Some time before 1477, St. Monans was granted to the Friars Preachers or Dominican Friars and, according to their custom, was known as an ‘oratory' or 'hospice.' In that year Pope Sixtus IV ordered, by request, that it should rank as a convent, with power to erect a cloister and the appropriate buildings (5). This departure does not seem to have been a success: in 1519 the place is spoken of as "in ruin" and was incorporated in the establishment of the Friars Preachers at St. Andrews, two elderly friars being left in residence to carryon the necessary services (6). The church was burned by the English in 1544: "To the present day the open space between the groined stone roof of the choir and the timber roof is called the brunt laft" (7). In 1649, St.
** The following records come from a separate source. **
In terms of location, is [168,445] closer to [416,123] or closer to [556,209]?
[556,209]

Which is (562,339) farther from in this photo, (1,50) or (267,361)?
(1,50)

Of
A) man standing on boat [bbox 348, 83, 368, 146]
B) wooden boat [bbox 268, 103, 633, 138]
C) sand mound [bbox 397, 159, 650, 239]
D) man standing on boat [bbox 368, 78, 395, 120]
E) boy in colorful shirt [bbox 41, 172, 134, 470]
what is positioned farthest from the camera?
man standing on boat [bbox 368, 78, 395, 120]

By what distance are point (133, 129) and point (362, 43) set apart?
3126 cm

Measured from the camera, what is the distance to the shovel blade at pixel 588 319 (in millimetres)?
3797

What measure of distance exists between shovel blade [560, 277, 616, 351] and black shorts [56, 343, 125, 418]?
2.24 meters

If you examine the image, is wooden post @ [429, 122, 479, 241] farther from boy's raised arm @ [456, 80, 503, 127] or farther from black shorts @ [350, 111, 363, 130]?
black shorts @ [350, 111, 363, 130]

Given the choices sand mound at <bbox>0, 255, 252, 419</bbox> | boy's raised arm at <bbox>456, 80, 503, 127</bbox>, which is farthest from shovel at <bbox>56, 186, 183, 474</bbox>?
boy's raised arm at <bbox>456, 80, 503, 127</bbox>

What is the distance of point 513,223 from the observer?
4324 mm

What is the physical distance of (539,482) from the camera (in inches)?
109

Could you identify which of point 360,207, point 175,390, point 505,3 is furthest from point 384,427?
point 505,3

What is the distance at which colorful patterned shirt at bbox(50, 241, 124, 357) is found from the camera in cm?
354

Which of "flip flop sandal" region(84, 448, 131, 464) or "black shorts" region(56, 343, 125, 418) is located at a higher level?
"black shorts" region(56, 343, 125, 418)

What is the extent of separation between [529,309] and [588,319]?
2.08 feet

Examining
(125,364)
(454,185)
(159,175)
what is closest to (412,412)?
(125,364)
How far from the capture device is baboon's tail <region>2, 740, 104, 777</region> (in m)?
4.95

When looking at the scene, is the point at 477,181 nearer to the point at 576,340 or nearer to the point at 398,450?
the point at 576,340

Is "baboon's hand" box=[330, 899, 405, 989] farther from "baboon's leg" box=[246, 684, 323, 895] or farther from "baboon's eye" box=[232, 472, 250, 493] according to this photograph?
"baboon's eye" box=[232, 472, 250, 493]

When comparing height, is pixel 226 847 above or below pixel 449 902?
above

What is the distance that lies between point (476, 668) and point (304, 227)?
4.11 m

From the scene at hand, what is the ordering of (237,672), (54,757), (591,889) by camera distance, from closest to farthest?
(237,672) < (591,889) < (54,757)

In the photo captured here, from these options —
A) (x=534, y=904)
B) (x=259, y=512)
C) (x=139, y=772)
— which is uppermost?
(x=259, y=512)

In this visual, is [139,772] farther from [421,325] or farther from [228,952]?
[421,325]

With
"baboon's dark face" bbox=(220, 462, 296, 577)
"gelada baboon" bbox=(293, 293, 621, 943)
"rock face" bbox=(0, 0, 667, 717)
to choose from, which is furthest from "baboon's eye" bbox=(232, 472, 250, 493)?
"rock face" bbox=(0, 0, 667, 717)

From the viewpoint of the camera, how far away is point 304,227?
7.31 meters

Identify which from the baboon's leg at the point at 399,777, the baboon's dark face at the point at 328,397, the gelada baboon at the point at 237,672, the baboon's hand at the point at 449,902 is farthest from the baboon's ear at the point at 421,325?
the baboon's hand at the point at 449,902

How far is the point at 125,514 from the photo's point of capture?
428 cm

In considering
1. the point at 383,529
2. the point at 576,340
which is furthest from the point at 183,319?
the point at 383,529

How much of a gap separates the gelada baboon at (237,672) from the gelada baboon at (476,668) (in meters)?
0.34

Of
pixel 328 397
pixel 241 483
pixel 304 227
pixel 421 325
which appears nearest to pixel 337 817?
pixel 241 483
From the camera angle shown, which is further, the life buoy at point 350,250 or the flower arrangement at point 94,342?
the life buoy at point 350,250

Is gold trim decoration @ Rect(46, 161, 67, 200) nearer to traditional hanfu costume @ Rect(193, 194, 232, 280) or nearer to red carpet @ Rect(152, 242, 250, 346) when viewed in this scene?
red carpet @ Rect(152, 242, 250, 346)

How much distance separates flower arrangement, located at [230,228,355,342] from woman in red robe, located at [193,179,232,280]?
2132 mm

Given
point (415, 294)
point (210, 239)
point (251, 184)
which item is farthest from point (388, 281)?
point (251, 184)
Monans was, by Act of Parliament, disjoined from the parish of Kilconquhar and united to the parish of Abercrombie "the place of meitting for publict worship to be the kirk of St. Monance to be callit in all tyme coming the kirk of Abircrombie” (8) (Cf. No. 484). The condition as to the name, however, was disregarded. In 1772 the church was in a ruinous condition and received "a partial reparation." As already stated, it was completely restored in 1828 (9)

RCAHMS 1933, visited 19 July 1927.

(1) Transactions, Aberdeen Ecclesiological Society, 1897, p. 194. (2) Reg. Mag. Sig. (1306-1424), No. 304. (3) Scotichr., lib. XIV, cap. iii. (4) Exchequer Rolls, ii, passim. (5) Bull in Transactions, &c., as cited, p. 199. (6) Reg. Mag. Sig.,1520, No. 196. (7) Transactions, &c., p. 193. (8) Acts Part. Scot., vi, Part ii, pp. 433-4. (9) Transactions, &c., p. 196. Cf. also Eccles. Arch, ii, p. 471.

Photographic Survey (1955)

Photographic survey by the Scottish National Buildings Record in 1955.

Photographic Survey (September 1963)

Photographic survey of buildings in St Monance, Fife, by the Ministry of Work/Scottish National Buildings Record in September 1963.

Project (February 2014 - July 2014)

A data upgrade project to record war memorials.